A man gave a speech this Tuesday in Brussels, in front of a banner that identified him as president and next to a Catalan and a European flag: a staging typical of someone who does not speak for himself, but on behalf of others. The presumption was that he was doing so on behalf of the seven deputies of Junts per Catalunya or the coalition whose moral leadership he exercises, but it soon became clear that he was speaking on behalf of Catalonia and the Catalans. He used the majestic plural and, on occasions, his nosaltres referred to his party and its voters, but most of the time, nosaltres meant nosaltres, the Catalans, in an understanding that should not surprise anyone: his political tradition has been speaking of nosaltres in opposition to the Spanish from Prat de la Riba.

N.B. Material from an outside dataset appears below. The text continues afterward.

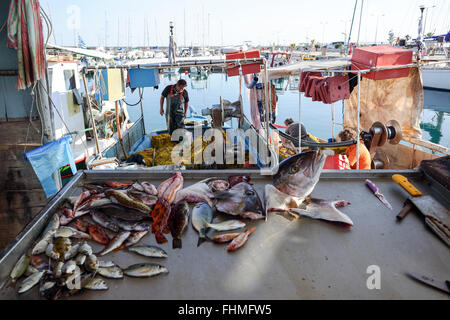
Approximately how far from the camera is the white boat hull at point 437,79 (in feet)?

We are also accustomed to the rhetorical abuse of we in all speeches. We live in a time when many people feel like crowds, but, in democracy, the us, the you and the them can and should be objectively delimited, ruining the rhetoric. With the calculator in hand, the invocations of our ancestors’ wars sound ridiculous.
Carles Puigdemont, strictly speaking, does not represent anyone, since he has not been a candidate in these elections, but let’s grant that he does, as head of Junts. That party has obtained 392,634 votes, 11.16% of those cast in Catalonia. If the complete census of the four constituencies is taken into account, its numbers are reduced to 7.15% of Catalans with the right to vote. In the total census of Spain, they represent 1.6% of the votes cast and 1.1% of Spaniards of legal age.

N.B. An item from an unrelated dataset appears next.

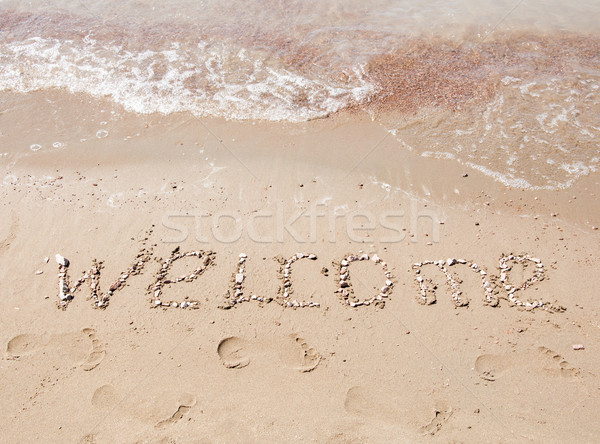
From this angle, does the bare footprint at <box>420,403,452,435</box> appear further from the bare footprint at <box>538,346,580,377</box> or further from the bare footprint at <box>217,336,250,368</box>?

Puigdemont has the right to talk about historical commitments, ancestral grievances, the destiny of the old Catalan nation and the absolutist decrees of more than three centuries ago. He can feel that through his mouth the reapers of the hymn and the moaning chords of Pau Casals speak. He can even hurt his own neck from the weight of all the castells. But the sad truth, leaving aside his fugitive situation, is that his number is 392,634 Catalans. If with them he intends to impose his will on some 12 million voters (PSOE, Sumar and assimilated), perhaps he will succeed, but that imbalance is not called a historic agreement and could hardly be called democracy. In my neighborhood, 1% pimping out 45% is called blackmail. And a blackmailer can disguise himself as a statesman and believe himself to be the liberator of a people, but the numbers will prove his blackmail.